Comparative analysis with centralized optimization and random allocation shows our approach balances track count and success rate. Centralized methods yield more tracks but lower precision due to conflicting path constraints. Random allocation achieves higher success per track but fewer overall tracks. Our distributed method closely matches centralized performance while enhancing robustness.

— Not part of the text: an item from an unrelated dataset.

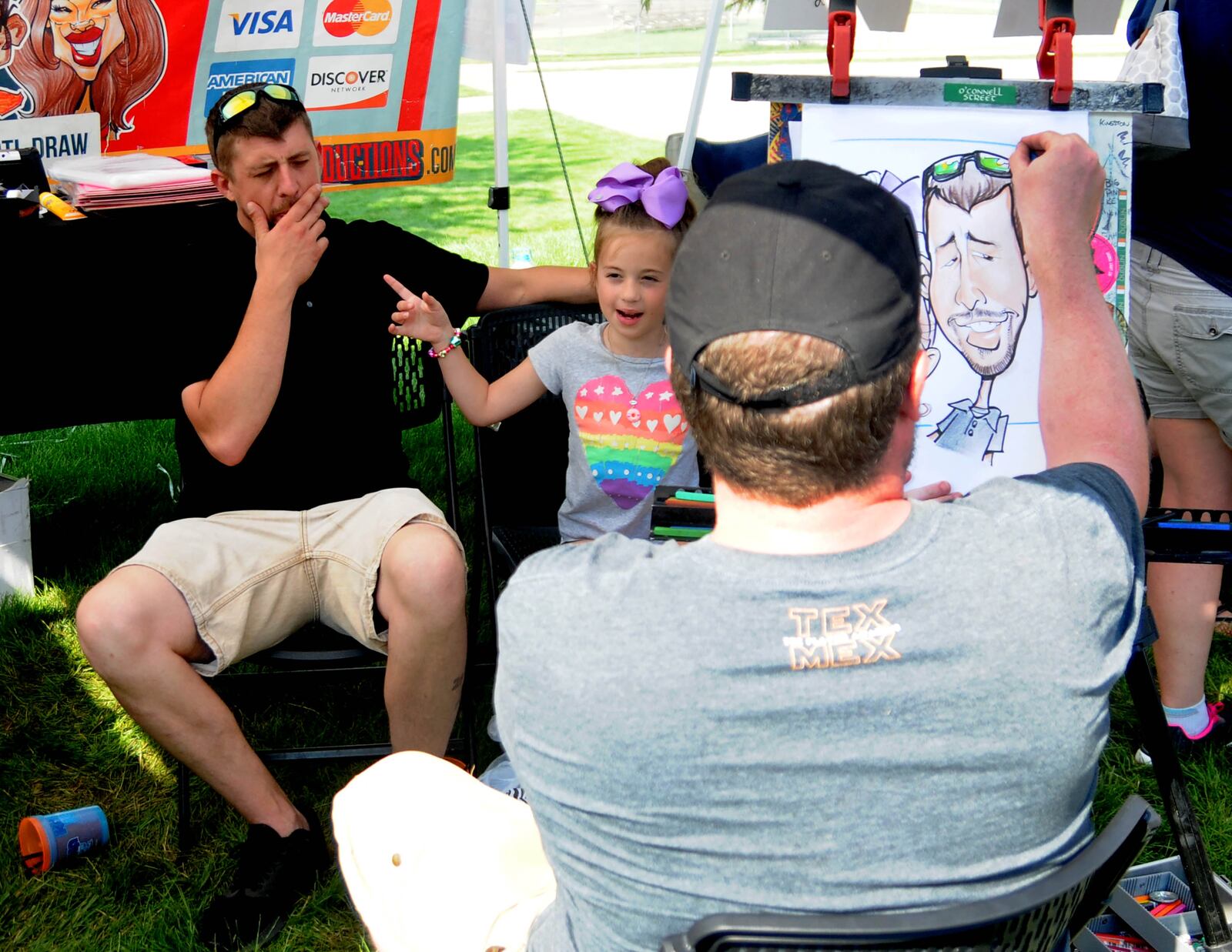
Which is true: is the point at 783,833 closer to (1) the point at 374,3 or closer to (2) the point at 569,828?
(2) the point at 569,828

| Algorithm | Phantom Tracks Generated | Deception Success Rate (%) |
|---|---|---|
| Proposed Distributed | 4 | 85 |
| Centralized Optimization | 5 | 83 |
| Random Allocation | 1 | 98 |
Figure 1 illustrates the impact of UAV losses on track generation. As failures increase, track count drops non-linearly. When only one UAV remains per radar, up to 2–3 tracks can be maintained. If all UAVs for a radar are lost, no tracks are generated for that radar.
Conclusion
We presented a game theory-based joint optimization algorithm for UAV swarm task allocation and trajectory planning in phantom track deception. Our decentralized approach leverages coalition games to dynamically re-plan tasks and paths under UAV failures. The formulation as an exact potential game ensures convergence to Nash equilibrium, maximizing deception utility. Simulations confirm that our method maintains track continuity and effectiveness against networked radars, outperforming existing techniques. Future work will integrate model predictive control and dynamic spectrum allocation to handle communication constraints and unknown radar locations. Advances in drone technology will further enhance the robustness of Unmanned Aerial Vehicle swarms in electronic warfare.